Der Multi-Instrumentalist, Komponist und Produzent John Cale hat die Musiklandschaft der letzten fünfzig Jahre umfangreich geprägt. Zwischen Art-Rock und Proto-Punk, orchestralem Pop-Rock, Klassik, Filmmusik und minimalistischer “Drone”-Musik definierte der Waliser sich von Album zu Album immer wieder neu.
Der Sohn eines Bergarbeiters begann seine Karriere in London, ging dann mit einem Stipendium nach New York, wo er Schüler des Avantgarde-Komponisten John Cage wurde. Vor allem zog ihn “das Subversive der Kunst an”, sagte Cale fünfzig Jahre später im Interview mit Spiegel-Online. “Die Botschaft war, dass Regeln dazu da sind, gebrochen zu werden, ideal also für einen Teenager.”
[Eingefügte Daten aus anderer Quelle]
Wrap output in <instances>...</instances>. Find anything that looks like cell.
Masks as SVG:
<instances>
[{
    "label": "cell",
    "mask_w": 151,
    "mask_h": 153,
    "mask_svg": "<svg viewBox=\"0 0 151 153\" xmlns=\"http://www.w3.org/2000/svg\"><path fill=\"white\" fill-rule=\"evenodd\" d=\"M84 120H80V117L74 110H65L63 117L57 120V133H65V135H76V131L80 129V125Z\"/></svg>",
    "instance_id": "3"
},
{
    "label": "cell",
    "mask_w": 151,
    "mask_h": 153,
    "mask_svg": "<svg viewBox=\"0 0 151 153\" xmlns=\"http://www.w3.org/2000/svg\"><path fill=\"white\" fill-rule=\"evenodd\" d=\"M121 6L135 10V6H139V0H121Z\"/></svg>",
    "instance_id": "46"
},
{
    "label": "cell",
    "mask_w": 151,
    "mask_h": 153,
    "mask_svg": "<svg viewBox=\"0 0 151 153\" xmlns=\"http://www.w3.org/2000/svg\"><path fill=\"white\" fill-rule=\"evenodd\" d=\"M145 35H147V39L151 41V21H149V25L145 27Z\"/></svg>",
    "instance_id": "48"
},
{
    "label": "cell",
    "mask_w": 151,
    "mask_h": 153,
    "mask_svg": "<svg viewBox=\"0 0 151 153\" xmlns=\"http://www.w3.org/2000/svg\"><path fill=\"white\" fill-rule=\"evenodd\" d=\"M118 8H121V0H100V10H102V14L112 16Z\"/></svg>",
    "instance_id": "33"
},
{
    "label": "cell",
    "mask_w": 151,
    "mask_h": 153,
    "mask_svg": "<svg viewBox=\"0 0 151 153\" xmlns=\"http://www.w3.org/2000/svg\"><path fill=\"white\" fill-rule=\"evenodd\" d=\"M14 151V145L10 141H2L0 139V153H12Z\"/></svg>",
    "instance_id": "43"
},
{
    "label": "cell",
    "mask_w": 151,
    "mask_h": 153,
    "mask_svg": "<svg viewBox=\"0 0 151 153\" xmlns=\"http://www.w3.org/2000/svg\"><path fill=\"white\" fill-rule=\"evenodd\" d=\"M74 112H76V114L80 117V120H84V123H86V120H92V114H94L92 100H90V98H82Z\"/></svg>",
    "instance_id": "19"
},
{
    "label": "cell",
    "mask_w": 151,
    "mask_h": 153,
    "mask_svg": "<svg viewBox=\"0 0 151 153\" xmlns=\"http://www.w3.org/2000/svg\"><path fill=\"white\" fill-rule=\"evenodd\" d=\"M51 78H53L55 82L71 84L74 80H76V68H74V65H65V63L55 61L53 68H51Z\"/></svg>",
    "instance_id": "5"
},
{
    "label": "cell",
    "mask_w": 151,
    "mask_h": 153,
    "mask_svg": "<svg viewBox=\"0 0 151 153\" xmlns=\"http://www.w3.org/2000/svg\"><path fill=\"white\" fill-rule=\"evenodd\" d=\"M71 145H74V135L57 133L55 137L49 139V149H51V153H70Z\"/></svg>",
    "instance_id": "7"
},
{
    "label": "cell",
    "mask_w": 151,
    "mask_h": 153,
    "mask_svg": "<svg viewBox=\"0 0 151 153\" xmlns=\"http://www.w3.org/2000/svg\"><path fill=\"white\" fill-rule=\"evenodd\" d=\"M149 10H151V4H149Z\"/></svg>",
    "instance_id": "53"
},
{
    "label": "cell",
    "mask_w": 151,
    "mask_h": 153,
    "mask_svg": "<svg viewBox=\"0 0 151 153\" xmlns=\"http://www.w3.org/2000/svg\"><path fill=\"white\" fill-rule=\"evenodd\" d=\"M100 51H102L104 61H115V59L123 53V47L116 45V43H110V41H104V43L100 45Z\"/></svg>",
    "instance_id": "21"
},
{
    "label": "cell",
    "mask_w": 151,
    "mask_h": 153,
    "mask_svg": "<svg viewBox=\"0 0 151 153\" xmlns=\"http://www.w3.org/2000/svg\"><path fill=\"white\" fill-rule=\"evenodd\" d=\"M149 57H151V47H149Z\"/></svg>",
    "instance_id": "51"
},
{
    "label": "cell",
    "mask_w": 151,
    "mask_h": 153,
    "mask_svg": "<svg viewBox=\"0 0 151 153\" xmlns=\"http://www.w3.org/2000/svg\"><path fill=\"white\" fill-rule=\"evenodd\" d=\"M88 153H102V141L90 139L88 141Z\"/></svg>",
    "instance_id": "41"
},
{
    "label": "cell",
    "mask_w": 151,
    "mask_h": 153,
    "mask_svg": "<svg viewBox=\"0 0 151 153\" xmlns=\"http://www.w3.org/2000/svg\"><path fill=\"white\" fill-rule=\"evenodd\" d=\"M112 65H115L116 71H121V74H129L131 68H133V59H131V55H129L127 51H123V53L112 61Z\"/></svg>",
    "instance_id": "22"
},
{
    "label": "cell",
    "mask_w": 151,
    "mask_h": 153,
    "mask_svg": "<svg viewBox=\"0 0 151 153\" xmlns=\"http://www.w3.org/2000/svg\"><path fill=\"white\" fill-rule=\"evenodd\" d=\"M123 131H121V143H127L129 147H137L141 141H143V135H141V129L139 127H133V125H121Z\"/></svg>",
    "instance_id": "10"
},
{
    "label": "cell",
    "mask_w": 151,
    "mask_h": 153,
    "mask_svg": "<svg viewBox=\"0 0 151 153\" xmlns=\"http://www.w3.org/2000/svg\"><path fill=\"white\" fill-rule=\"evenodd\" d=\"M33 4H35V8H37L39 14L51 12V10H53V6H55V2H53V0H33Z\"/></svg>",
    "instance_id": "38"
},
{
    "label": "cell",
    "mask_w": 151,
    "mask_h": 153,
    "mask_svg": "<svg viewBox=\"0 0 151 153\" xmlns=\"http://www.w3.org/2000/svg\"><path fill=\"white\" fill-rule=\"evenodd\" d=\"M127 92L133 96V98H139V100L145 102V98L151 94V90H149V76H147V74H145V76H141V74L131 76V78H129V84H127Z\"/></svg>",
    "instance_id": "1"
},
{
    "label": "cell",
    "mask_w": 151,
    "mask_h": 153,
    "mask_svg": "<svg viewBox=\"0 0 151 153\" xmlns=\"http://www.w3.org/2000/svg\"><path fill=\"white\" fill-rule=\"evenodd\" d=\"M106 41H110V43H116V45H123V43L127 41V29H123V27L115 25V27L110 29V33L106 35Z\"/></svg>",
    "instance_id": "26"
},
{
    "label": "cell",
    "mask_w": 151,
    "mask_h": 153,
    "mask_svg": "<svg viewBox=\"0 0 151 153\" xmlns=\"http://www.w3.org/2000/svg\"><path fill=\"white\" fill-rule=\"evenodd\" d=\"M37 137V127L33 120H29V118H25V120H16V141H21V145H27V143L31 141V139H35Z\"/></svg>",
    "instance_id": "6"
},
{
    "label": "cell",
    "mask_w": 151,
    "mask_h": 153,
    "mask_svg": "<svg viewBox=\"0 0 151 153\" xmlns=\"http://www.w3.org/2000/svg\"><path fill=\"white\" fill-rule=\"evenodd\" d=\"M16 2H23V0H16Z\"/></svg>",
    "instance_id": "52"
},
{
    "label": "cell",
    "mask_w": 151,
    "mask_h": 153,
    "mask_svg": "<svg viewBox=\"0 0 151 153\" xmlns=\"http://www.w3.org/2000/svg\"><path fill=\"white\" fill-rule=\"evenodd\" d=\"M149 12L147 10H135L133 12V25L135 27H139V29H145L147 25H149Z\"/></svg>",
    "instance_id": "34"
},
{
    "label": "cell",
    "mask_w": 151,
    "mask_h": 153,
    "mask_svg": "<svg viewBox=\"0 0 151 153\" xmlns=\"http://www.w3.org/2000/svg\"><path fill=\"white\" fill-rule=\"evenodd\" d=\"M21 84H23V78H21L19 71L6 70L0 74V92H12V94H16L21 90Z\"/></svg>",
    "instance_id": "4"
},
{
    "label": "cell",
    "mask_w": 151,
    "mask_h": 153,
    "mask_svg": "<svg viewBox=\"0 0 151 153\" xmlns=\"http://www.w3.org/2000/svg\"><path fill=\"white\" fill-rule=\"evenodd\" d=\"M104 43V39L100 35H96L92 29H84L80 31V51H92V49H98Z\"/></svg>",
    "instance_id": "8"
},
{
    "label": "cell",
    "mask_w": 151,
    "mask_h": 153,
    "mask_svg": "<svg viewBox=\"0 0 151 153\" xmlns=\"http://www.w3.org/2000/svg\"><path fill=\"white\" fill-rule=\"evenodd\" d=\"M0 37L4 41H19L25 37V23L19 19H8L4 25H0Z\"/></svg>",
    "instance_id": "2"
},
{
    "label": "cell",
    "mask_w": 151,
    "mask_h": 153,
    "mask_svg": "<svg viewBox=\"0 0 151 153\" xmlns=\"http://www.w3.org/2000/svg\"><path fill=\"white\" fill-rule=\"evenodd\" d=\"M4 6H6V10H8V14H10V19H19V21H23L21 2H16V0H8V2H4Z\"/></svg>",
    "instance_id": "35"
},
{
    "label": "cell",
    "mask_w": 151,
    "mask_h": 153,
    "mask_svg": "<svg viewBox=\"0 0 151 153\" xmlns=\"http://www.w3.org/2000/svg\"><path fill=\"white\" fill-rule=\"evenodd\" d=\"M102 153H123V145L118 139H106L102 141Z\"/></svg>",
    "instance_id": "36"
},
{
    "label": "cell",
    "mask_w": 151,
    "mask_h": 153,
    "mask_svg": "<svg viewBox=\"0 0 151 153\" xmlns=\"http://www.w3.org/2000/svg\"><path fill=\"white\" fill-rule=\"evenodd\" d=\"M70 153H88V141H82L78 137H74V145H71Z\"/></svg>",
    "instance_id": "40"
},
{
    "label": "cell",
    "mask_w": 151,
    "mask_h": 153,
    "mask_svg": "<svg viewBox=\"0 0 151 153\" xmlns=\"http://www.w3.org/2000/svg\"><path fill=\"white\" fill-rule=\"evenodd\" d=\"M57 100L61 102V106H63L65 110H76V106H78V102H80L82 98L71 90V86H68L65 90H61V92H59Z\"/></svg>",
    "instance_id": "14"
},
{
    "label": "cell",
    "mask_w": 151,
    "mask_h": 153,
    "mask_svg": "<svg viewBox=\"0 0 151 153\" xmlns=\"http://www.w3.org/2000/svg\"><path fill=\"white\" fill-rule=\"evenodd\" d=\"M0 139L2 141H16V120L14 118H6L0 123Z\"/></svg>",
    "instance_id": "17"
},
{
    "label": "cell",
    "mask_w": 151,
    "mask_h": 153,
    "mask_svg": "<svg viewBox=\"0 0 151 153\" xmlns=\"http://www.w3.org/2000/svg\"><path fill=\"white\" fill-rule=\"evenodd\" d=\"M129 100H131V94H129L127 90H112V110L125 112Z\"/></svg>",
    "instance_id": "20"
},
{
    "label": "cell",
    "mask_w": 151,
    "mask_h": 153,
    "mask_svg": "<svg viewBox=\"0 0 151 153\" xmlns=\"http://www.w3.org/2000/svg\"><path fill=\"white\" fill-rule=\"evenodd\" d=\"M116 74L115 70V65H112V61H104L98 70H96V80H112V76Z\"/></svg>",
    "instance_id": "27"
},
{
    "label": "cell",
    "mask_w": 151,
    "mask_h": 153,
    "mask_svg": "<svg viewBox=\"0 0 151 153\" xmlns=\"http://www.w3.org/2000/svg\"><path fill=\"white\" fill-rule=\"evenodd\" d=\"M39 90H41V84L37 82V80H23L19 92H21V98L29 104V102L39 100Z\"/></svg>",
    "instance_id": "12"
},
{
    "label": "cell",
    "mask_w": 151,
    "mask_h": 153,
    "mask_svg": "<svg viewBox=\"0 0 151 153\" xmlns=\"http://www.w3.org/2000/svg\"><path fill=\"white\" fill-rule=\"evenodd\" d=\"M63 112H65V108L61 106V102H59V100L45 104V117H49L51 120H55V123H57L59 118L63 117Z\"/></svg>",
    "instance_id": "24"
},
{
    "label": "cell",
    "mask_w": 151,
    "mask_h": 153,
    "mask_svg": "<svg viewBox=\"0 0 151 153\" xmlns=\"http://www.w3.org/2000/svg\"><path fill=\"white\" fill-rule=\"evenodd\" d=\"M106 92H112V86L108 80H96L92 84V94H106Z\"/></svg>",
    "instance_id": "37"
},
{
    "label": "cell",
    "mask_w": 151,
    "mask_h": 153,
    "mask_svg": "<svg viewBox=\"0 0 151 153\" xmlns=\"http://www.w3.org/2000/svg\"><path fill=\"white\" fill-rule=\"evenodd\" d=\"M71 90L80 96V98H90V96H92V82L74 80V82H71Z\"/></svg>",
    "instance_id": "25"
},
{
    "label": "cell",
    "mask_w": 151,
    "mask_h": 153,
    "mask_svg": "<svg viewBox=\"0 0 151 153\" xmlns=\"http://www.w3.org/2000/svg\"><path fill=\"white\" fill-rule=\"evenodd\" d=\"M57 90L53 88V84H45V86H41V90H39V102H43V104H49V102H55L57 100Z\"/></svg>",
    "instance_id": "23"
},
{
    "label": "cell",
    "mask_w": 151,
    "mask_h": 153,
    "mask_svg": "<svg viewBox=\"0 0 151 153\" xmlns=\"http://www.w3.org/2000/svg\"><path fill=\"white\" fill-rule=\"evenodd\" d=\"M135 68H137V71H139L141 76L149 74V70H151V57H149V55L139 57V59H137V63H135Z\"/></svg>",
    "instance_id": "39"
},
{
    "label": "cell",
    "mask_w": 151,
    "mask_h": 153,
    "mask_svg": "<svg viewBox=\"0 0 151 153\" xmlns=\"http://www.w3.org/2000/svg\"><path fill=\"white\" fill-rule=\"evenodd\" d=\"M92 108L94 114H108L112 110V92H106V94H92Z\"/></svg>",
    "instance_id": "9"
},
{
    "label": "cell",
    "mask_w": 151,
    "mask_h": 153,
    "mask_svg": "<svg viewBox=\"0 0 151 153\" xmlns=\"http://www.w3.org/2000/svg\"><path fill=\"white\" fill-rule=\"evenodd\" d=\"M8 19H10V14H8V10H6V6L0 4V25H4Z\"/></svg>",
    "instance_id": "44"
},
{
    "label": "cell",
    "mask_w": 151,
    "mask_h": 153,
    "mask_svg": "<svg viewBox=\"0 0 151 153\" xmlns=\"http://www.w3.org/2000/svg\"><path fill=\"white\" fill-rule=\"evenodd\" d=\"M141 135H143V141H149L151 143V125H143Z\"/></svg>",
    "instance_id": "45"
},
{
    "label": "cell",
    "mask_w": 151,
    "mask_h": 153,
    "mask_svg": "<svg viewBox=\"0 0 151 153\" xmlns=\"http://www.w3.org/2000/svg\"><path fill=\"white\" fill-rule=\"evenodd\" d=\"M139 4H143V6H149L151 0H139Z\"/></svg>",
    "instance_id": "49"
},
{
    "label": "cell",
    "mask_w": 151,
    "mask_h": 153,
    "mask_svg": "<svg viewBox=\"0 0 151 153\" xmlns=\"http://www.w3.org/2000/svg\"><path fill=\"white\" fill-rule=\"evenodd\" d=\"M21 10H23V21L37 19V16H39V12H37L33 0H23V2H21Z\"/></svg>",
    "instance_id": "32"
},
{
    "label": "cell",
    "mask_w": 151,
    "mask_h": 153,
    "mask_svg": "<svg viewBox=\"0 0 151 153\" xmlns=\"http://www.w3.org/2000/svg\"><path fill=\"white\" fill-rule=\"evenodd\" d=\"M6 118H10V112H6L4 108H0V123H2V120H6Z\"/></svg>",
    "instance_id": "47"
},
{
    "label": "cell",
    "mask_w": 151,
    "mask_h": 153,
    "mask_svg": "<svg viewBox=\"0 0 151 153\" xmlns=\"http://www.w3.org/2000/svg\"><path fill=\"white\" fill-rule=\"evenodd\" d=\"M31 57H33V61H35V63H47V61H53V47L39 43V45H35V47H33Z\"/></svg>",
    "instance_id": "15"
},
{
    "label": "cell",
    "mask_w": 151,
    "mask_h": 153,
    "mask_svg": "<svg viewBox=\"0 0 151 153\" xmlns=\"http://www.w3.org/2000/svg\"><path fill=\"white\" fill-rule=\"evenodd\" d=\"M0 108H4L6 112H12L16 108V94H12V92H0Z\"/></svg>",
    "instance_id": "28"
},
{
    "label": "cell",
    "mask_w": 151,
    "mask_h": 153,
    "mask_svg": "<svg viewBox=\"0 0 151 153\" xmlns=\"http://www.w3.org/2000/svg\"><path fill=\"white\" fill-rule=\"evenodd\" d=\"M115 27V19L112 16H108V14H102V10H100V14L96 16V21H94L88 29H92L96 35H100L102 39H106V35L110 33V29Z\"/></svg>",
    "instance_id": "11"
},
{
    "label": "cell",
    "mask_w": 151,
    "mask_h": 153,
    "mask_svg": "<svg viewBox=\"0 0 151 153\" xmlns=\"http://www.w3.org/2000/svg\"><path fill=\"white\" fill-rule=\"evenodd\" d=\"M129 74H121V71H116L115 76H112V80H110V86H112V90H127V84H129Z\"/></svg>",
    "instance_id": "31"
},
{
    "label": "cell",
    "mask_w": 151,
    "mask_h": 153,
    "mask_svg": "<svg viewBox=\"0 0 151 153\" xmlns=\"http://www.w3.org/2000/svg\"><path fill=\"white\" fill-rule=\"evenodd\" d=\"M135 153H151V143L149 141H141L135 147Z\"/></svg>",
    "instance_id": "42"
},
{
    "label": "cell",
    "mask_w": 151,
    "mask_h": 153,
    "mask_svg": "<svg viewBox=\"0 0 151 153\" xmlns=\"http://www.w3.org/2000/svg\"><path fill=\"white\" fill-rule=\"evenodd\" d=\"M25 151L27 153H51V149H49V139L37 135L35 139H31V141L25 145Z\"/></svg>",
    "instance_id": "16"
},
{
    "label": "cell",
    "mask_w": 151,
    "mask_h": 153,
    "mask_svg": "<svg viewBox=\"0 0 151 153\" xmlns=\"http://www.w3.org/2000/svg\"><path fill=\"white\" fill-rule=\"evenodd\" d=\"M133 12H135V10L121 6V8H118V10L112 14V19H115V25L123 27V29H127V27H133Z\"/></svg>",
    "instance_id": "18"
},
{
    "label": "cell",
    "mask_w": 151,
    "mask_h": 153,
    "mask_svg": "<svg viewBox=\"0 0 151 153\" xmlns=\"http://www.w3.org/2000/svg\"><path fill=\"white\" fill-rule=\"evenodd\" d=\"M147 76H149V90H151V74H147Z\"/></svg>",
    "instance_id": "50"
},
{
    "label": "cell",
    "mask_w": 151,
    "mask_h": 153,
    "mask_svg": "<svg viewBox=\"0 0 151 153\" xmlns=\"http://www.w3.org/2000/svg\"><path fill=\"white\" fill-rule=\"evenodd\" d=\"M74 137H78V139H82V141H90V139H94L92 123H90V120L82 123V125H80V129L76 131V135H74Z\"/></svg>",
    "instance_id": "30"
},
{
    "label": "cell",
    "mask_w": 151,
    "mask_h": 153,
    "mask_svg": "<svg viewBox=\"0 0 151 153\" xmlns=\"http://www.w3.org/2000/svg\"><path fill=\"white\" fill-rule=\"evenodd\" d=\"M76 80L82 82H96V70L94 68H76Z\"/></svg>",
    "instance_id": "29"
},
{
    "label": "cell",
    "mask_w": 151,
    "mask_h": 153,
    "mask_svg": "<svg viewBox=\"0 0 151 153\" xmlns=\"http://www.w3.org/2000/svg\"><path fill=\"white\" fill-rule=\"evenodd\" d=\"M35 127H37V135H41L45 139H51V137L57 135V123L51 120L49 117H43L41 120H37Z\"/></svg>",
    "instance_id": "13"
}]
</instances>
1965 gründete der damals 25-Jährige gemeinsam mit Lou Reed The Velvet Underground, neben den Beatles und Rolling Stones gehören sie zu den am meisten kopierten Bands der Rockgeschichte. “Jedes unserer Lieder hatte einen ernsthaften und finsteren Unterton. Das schloss kommerzielle Erfolge aus. Wir hassten Kommerz. Bei Konzerten wurden wir von den Veranstaltern gebeten, mindestens drei Songs aus den Top Ten nachzuspielen. Wir lehnten natürlich ab. Deshalb lebten wir auch von der Hand in den Mund”, erinnerte sich Cale im Gespräch mit dem Musikjournalisten Christoph Dallach. Nach seinem Abgang bei den Velvets drückte Cale als Produzent der Stooges, Happy Mondays, Jesus Lizards oder von Alejandro Escovedo der Punk- und Indie-Rockszene der 70er, 80er, 90er und 00er-Jahre seinen Stempel auf. Als Keyboarder ist Cale auf dem zweiten Album “Bryter Later” der Folk-Ikone Nick Drake zu hören.
Unter eigenem Namen reüssierte er “als sanfter Songwriter, der sich mit der Zärtlichkeit der Wölfe in der Stimme über delikate literarische Bilder beugte und sich dabei vom exquisiten Boogie-Rock der Little Feat oder seiner selbst ausgedachten Minimal-Symphonik begleiten ließ”, schrieb der Popliterat Diedrich Diedrichsen anlässlich Cales 70. Geburtstags in der Süddeutschen Zeitung. Sein drittes Solo-Album “Paris 1919” von 1974 gilt als zeitloser Meilenstein der Rockgeschichte. Das von Mike Thorne (Soft Cell, Nina Hagen) co-produzierte 1981er-Album “Honi Solt” zeigt Cales stilistische Unberechenbarkeit zwischen fröhlichem Pop und niederschmetterndem Noise, mit der er zum Guru der Independent-Szene wurde. 1987 produzierte er das zweite Album der Berliner Rockband Element of Crime. Die 1990er hindurch trat Cale vor allem als Sideman und Produzent verschiedenster musikalischer Peers in Erscheinung, darunter die Replacements, Marc Almond und Siouxsie and the Banshees oder von Patti Smith (deren epochales Debütalbum “Horses” er ebenfalls produzierte). 1996 zog er als Mitglied der Velvet Underground in die Rock and Roll Hall of Fame ein. 2005 wählte die Sunday Times die Single “Perfect” aus Cales vorletztem Album “Black Acetate” in ihre Jahres-Top−20. 2010 schlug Queen Elizabeth in zum Ritter.
Seinem alten Weggefährten Lou Reed hat Cale einen Song auf seinem jüngsten Album gewidmet. Einer der wenigen Künstler seiner Generation, mit dem er immer arbeiten wollte und woraus nie etwas wurde, ist sein persönlicher Freund David Bowie gewesen, dessen Tod im Januar 2016 Cale schockierte. Sich selbst sieht er noch lange nicht am Ende. Die Eckpfeiler seiner langen erfolgreichen Karriere: Talent, harte Arbeit und Ambition (so Cale im Interview mit dem Guardian) sind ungebrochen. “Meine klassische Ausbildung war mit viel harter Arbeit und Üben verbunden. Ich verstand, dass man Handwerkszeug braucht, um Avantgarde machen zu können. Gleichzeitig wollte ich als Instrumentalist immer aus dem klassischen Rahmen ausbrechen”. Seine stilistische Wandlungsfähigkeit beschrieb Cale der Welt gegenüber schlicht und ergreifend als persönlichen Reifeprozess.